▸ Fonte
Ti dà gioia fare questo lavoro?
Sì, perché ho potuto trasformare una passione in una professione. La fotografia è innamorarsi di ciò che si ha di fronte, e poter mostrare la bellezza della vita anche quando ci sono situazioni sgradevoli. Per me il salto decisivo è avvenuto solo grazie alla pratica. Quando mi sono concessa di fare un corso di fotografia, ho capito subito che era il modo in cui volevo stare al mondo, volevo fare la fotografa a dispetto di qualsiasi ostacolo. Con fatica ho tirato fuori tutto quello che mi serviva: umiltà, pazienza, decisione, costanza… Un giorno dissi alla mia insegnante che volevo fare questo mestiere e lei mi rispose che non ero abbastanza ricca per potermelo permettere e mi consigliò di tenermelo come hobby. Andando via però la mia convinzione era ancora maggiore ed ero sempre più consapevole che io avrei fatto la fotografa, non avevo dubbi.

Riesci a guardare alle cose con “l’occhio del Budda”?
Cerco di avere sempre un profondo rispetto per la dignità della vita, lo stesso rispetto che voglio trasmettere agli altri con le immagini. Indipendentemente dal soggetto, l’immagine per me è la cristallizzazione di un istante vitale e quindi è importante che mi metta a completa disposizione di ciò che sto fotografando.

C’è un servizio fotografico che ti ha cambiato la vita?
Sì, due in particolare. Uno all’inizio della mia carriera: lo scatto al G8 del 2001 a Genova. La foto di Mario Placanica mentre veniva ricoverato all’ospedale dopo lo scontro costato la vita a Carlo Giuliani. Avevo recitato Daimoku per la protezione di tutti e per potermi trovare al posto giusto al momento giusto. E poi è successo che mi sono trovata davanti all’ospedale e avevo già messo via la macchina fotografica. In tutta la città si era scatenato l’inferno, incontravo civili di ogni età picchiati con violenza dalle forze dell’ordine, poliziotti che inveivano contro tutti indistintamente, anch’io sono stata offesa pesantemente. Come tutti ero arrabbiatissima quando, a un certo punto, vedo questo ragazzo, un carabiniere ferito che piangeva, soffocato dai singhiozzi come un bambino in preda a uno choc. Lì per lì è stata una lotta tra fare e non fare quella foto. Stavo vedendo tante violenze sui cittadini che il mio istinto era di non farla. Ma ho deciso di scattare, perché un giornalista deve raccontare tutto, essere il più possibile oggettivo. Quella foto esclusiva mi ha fatto capire che quello era il mio mestiere e che io ero nella direzione giusta. La seconda grande esperienza è stata nell’estate del 2006 a Lampedusa. Ho fatto il mio primo servizio da freelance, completamente libera dalle agenzie a cui mi ero appoggiata negli anni precedenti. In quella situazione ho messo in atto tutto quello che avevo appreso durante l’attività byakuren: alternavo gli scatti all’assistenza agli sbarcati. Il mio desiderio era quello di mostrare l’umanità di queste persone attraverso l’immagine, e credo di esserci riuscita.

▸ Esercizi
1. Ricopia dall'intervista alla fotografa il passo che va da "Ti dà gioia" fino a "non avevo dubbi.".
2. Stabilisci se ciascuna affermazione concorda con l'intervista alla fotografa, rispondendo sì o no e citando le parole decisive del testo: (a) la fotografa ha seguito un corso di fotografia; (b) l'insegnante le consigliò di fare della fotografia il suo mestiere; (c) il servizio a Lampedusa risale all'estate del 2006.
3. Continua l'intervista alla fotografa a partire dalla sua ultima frase.
I dati non sono necessari per svolgere gli esercizi.

▸ Estratto dei dati
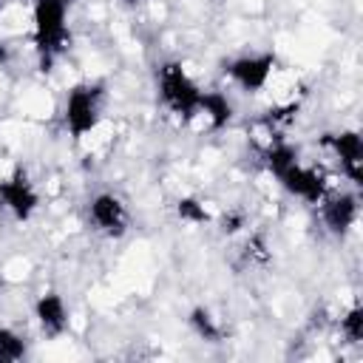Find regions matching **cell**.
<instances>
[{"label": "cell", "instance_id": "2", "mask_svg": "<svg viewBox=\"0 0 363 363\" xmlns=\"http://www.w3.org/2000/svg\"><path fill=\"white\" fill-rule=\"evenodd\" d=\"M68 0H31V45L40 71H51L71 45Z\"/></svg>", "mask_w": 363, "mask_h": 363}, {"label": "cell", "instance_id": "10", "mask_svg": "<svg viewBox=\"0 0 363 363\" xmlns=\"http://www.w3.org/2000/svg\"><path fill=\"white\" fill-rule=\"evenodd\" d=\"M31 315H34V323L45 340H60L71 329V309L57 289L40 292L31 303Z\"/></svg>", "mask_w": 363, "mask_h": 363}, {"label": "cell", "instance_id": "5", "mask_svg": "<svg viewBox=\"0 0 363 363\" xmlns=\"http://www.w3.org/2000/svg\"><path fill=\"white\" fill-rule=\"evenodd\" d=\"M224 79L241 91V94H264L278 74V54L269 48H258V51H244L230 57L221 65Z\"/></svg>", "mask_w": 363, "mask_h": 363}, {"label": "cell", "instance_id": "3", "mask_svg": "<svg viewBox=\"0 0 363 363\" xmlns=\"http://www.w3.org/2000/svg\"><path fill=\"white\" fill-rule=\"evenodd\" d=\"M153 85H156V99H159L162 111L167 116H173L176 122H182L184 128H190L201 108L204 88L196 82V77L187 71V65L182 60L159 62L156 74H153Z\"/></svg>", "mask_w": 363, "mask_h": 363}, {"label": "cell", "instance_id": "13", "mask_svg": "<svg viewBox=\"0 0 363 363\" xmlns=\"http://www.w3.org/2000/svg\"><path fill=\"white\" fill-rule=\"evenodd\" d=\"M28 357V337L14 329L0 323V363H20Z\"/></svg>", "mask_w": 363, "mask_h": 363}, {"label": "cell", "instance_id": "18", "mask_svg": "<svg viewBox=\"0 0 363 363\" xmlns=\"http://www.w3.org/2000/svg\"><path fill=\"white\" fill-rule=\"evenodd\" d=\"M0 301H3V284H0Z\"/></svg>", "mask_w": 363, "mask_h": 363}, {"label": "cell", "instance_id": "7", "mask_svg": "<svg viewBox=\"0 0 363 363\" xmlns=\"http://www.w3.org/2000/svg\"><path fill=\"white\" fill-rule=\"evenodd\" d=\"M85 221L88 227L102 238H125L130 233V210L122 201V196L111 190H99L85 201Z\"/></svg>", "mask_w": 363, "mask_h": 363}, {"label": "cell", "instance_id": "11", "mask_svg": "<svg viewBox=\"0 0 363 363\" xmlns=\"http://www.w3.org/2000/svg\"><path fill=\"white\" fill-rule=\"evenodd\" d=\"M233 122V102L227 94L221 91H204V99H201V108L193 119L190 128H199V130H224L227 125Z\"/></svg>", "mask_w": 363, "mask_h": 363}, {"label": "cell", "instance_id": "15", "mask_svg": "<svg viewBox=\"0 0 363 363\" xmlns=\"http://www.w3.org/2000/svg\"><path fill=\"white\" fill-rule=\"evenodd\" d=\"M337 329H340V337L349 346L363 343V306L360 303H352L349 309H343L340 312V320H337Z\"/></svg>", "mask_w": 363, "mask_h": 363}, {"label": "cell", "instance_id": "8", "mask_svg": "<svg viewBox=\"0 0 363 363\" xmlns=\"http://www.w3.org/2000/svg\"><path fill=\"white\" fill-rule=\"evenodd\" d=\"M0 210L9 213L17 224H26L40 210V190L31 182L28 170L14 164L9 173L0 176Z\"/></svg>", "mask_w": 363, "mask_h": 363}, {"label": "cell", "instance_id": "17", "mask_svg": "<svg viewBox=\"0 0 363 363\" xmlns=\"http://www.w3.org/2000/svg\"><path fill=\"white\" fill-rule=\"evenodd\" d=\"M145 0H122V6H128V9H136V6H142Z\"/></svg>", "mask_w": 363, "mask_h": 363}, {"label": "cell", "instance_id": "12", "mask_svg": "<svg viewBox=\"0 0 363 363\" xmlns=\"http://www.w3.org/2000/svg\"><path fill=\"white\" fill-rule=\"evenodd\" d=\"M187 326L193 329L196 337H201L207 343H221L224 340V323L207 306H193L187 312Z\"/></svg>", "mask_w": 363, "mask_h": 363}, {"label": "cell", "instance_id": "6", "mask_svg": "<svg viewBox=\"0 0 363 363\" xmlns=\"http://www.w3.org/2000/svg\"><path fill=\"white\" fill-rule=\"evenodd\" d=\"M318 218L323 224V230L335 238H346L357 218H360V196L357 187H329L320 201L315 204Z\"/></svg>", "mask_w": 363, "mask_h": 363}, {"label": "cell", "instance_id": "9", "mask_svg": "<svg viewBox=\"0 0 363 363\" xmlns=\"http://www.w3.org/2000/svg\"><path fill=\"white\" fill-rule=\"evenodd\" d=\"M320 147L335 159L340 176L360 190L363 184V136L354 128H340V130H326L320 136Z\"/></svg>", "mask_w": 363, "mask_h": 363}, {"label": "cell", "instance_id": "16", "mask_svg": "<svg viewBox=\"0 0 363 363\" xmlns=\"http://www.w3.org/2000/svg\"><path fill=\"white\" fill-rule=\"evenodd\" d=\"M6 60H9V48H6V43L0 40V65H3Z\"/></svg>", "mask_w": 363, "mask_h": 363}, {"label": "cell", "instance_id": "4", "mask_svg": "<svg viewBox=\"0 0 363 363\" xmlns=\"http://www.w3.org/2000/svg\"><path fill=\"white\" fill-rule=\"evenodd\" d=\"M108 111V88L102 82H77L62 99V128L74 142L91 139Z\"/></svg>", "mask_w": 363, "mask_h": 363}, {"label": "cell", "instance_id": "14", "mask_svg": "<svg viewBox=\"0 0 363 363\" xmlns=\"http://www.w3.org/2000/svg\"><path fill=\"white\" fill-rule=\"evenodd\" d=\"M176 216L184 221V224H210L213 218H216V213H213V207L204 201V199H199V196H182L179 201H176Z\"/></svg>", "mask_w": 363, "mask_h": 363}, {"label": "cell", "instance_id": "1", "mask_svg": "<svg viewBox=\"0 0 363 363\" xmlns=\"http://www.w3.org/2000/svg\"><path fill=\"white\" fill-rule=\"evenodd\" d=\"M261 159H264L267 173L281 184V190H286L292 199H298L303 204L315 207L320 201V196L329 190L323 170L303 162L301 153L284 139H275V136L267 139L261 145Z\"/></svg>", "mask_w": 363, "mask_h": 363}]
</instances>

▸ Risposte agli esercizi
1.
Ti dà gioia fare questo lavoro?
Sì, perché ho potuto trasformare una passione in una professione. La fotografia è innamorarsi di ciò che si ha di fronte, e poter mostrare la bellezza della vita anche quando ci sono situazioni sgradevoli. Per me il salto decisivo è avvenuto solo grazie alla pratica. Quando mi sono concessa di fare un corso di fotografia, ho capito subito che era il modo in cui volevo stare al mondo, volevo fare la fotografa a dispetto di qualsiasi ostacolo. Con fatica ho tirato fuori tutto quello che mi serviva: umiltà, pazienza, decisione, costanza… Un giorno dissi alla mia insegnante che volevo fare questo mestiere e lei mi rispose che non ero abbastanza ricca per potermelo permettere e mi consigliò di tenermelo come hobby. Andando via però la mia convinzione era ancora maggiore ed ero sempre più consapevole che io avrei fatto la fotografa, non avevo dubbi.

2.
(a) Sì: "Quando mi sono concessa di fare un corso di fotografia".
(b) No: "mi consigliò di tenermelo come hobby".
(c) Sì: "nell’estate del 2006 a Lampedusa".

3.
Hai sempre risposto a qualsiasi richiesta di lavoro?
Non mi sono rifiutata di fare cose che non mi piaceva fare, tipo la cronaca nera o il gossip. Ma sapevo che il mio modo per poter fare la fotografa e per creare valore era anche imparare da quello che non mi piaceva per poterlo poi mettere a disposizione della fotografia d’inchiesta che amo di più. Diverse volte ho dovuto dire di no pur sapendo che poteva costarmi tutto, ma ho preferito coltivare il mio sogno rispettando quello che sono. Ho sempre affrontato ogni ostacolo col Daimoku e attaccandomi allo studio del Gosho e degli scritti di sensei. Son sicura che se non fosse stato per la preghiera e per il mio maestro, non ce l’avrei fatta a reggere in certi momenti.